■ **文書抜粋**:
· · · · · · ·

第7図に一般的なLC/MSの模式図を示す。試料溶液は、LC1で成分ごとに分離される。分離された成分は、移動相溶媒と共にキャピラリチューブ2を経て大気圧イオン源4に導入される。大気圧イオン源の噴霧プローブ3に達した試料溶液は、高圧電源5からプローブ3に印加された高電圧により、大気中に電荷を持った微細な液滴として噴出される。この微細な液滴は大気圧イオン源内7を飛行して、大気分子と衝突し更に微細化される。最終的にイオンが大気中に放出される。これがエレクトロスプレイイオン化(ESI)である。生成したイオン6は、質量分析計の真空壁に設けられた細孔または細管8を経由して真空室12中に導入され、真空室15,19を経て質量分析計17により質量分析されマススペクトルを与える。

· · · · · · ·

■ **データセット内容**:
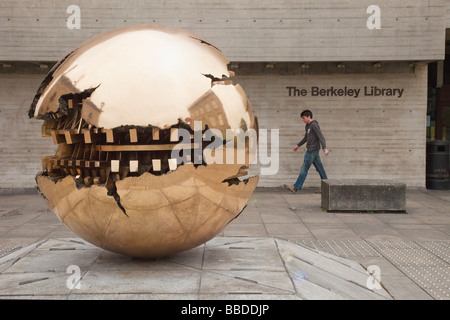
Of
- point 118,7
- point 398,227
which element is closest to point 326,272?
point 398,227

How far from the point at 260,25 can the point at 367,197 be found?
202 inches

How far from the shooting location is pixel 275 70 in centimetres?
1269

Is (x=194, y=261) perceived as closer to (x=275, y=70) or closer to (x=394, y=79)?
(x=275, y=70)

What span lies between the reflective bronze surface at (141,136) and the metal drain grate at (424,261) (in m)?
2.45

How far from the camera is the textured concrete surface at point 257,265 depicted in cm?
371

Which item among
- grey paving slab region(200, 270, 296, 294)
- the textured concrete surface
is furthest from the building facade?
grey paving slab region(200, 270, 296, 294)

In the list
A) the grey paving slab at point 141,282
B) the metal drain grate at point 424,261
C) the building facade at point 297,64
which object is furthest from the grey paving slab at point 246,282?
the building facade at point 297,64

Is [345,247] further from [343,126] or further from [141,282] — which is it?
[343,126]

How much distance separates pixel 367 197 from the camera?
905 centimetres

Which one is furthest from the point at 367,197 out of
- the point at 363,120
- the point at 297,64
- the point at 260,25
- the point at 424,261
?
the point at 260,25

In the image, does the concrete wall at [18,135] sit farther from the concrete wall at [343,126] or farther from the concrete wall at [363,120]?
the concrete wall at [363,120]

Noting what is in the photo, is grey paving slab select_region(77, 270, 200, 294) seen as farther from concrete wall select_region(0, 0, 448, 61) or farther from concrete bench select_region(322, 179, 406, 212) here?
concrete wall select_region(0, 0, 448, 61)
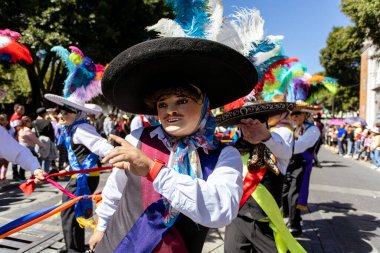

· · · · · · ·

■ **課題**:
1 – 文書抜粋をもとに、次の問いに答えてください。
(a) 試料溶液が成分ごとに分離されるのはどこか。
(b) 噴霧プローブ3に高電圧を印加するのは何か。
(c) 微細な液滴からイオンが大気中に放出される過程は何と呼ばれているか。
2 – 文書抜粋に符号付きで登場する真空室をすべて挙げてください。

■ **各課題の解答**:
1 –
(a) LC1
(b) 高圧電源5
(c) エレクトロスプレイイオン化(ESI)

2 – 真空室12、真空室15、真空室19